(TASKS TO PERFORM):
1. From the student safety text, extract the passage between "Calling 9-1-1" and "use it otherwise.", inclusive.
2. According to the student safety text, what should a caller tell a 911 dispatch operator?

(TEXT EXCERPT):
Culture and Lifestyle

Safety Information

When students arrive at their place of study, they should connect immediately with their primary point of contact. For example, this could be their designated school official (DSO) or a person from their university’s international student services office. This person can provide information about attending any international student orientation that will help them learn more about the university community, including campus security and emergency procedures, health services, and other important safety information.

Campus Security

Universities and colleges in the United States should be a safe space for students to study and live without concern for their well-being. Administration and staff members work together with students to maintain a stable environment for everyone. Many universities have their own campus security or police officers on duty around the clock. Large campuses typically have emergency telephones outdoors and the inside of buildings and dormitories are only accessible to authorized keycard holders. While on campus, students are advised to:

  • Learn the campus, including the locations of any emergency telephones
  • Use buddy system or campus security escorts or free rides instead of walking alone at night
  • Know the university’s emergency preparedness plans
  • Sign up for any campus alert systems (SMS and social media)

If a student is stopped or arrested by a police or security officer, they should: stay calm and be polite; cooperate with the officer; tell the truth and provide authentic documents; and contact their designated student officer (DSO) or point of contact at the international student services office as soon as they are able to do so. For more information on staying safe on campus, please see information from the U.S. Department of Homeland Security.

Calling 9-1-1

911 is an emergency telephone number in the United States that people can call when life or property is in immediate danger. For example, in a medical emergency, when there is a fire, or when a crime is being committed. When a 911 dispatch operator answers, the caller should tell the operator the nature of the emergency and the exact street location, including the building name, office/classroom number, if on campus. The caller should stay on the line and follow the directions of the dispatch operator and not hang up. 911 is only for emergencies and it is illegal to use it otherwise.

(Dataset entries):
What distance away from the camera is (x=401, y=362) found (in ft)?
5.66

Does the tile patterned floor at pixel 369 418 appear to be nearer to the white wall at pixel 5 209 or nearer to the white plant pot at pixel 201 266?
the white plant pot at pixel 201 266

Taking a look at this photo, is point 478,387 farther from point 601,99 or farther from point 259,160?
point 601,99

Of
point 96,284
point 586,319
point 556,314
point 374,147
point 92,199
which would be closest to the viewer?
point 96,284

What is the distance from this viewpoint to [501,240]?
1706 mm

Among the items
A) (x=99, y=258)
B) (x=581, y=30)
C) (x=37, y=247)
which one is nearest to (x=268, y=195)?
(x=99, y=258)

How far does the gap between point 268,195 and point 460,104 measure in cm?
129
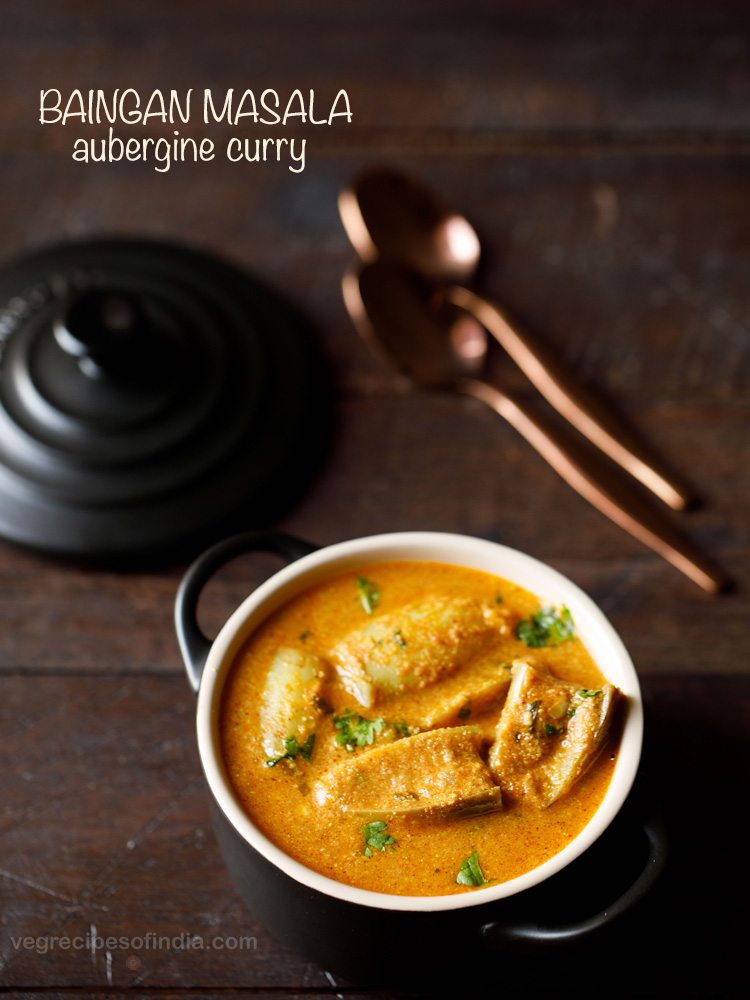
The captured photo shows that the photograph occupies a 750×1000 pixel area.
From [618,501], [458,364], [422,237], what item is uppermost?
[422,237]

(SOLUTION LIST):
1.
Calling 9-1-1

911 is an emergency telephone number in the United States that people can call when life or property is in immediate danger. For example, in a medical emergency, when there is a fire, or when a crime is being committed. When a 911 dispatch operator answers, the caller should tell the operator the nature of the emergency and the exact street location, including the building name, office/classroom number, if on campus. The caller should stay on the line and follow the directions of the dispatch operator and not hang up. 911 is only for emergencies and it is illegal to use it otherwise.

2. The nature of the emergency and the exact street location, including the building name and office/classroom number if on campus.